I remember once when I was very pregnant with Amarys, someone at a party asked me, after a long conversation about being a doula, "So who is YOUR doula?" and I decided to out myself with the truth;

"Well, even though I am a doula, I don't really actually *believe* in doulas?" and the room erupted into laughter.  Its true.  I don't want to knock a profession which is incredibly valuable and largely misunderstood and underrepresented in the world of birth professions, but I really believe that the professional doula grew out of the necessity to replace what a doula used to be: a well known and trusted friend, neighbour, sister, mother, cousin, or midwife's assistant who came to support you during your birth and afterwards.  Someone you know.  Someone who was paid, but whose support was mainly loving and practical.

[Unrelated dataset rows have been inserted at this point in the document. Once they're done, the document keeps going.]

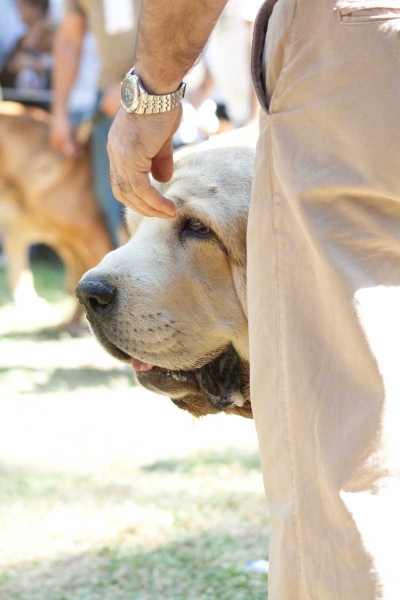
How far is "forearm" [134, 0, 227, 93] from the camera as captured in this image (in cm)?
196

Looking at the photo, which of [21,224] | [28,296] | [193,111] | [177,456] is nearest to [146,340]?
[177,456]

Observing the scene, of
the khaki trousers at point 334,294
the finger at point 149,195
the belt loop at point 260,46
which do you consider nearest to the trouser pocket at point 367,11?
the khaki trousers at point 334,294

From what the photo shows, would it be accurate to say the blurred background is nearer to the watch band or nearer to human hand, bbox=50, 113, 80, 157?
human hand, bbox=50, 113, 80, 157

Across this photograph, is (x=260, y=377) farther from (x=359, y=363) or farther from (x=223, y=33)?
(x=223, y=33)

So when I became a doula, my goal was to support women I know and love through giving birth, and to do it because I love them.  And I love birth.  Monday was the fullest example of this that I have yet experienced.  My good friend Melissa has been in my life for seven years, and we have had years of fun times and tears and growing up.  I listened to descriptions of horrible dates with Oliver the Aggressive Kisser and wonderings about being single forever, and she listened to descriptions of breast yeast infections and watched me flash my droopy breasts in every public place imaginable, and it was a match made in friendship heaven.  =)  This is one of my "Peeps."  One of my closest friends.
Last year she met this guy.  Like, The Guy.  The once in a lifetime type of guy that makes everyone you know jealous, because he's so remarkable and kind and funny and how can you fault a guy for loving your friend more than you do?  She's just so lovable.

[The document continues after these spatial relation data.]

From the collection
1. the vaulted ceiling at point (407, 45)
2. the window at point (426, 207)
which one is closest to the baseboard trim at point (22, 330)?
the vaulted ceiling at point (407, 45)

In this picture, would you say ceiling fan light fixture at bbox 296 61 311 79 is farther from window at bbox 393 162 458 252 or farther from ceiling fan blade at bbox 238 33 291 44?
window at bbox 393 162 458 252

Eight months later they got married.  Four weeks after that she phoned me in tears with a positive pregnancy test in her hand, FIVE YEARS ahead of schedule.  I've so been there.  So exactly there.
And nine months later, Geoff phoned me up at 2:00 a.m. and said, "So we've been at 4-1-1 for two hours now." [translation: call your doula whenever you feel you need her, or when you reach contractions at four minutes apart and at least one minute long for one hour, whichever comes first]
I packed my bag, my breast pump, two empty bottles, and my crochet supplies, and drove to their house.  Melissa's midwife beat me there and she was 5 cm, baby at zero station, and coping well.  We walked to the hospital, a unique experience in my doula 'career,' but it made sense since they live less than a block to the hospital and walking is so beneficial in labour.  I have to say that the car rides to the hospital were definitely the worst part of both my labours, so this was a fine decision, IMO.  It was fun to walk at four in the morning with a roller suitcase and several types of cameras, joking and enjoying the summery early morning air.  It is one of the sketchier parts of town but I guess we looked so odd that no one thought to mug or rape us and we were left unscathed.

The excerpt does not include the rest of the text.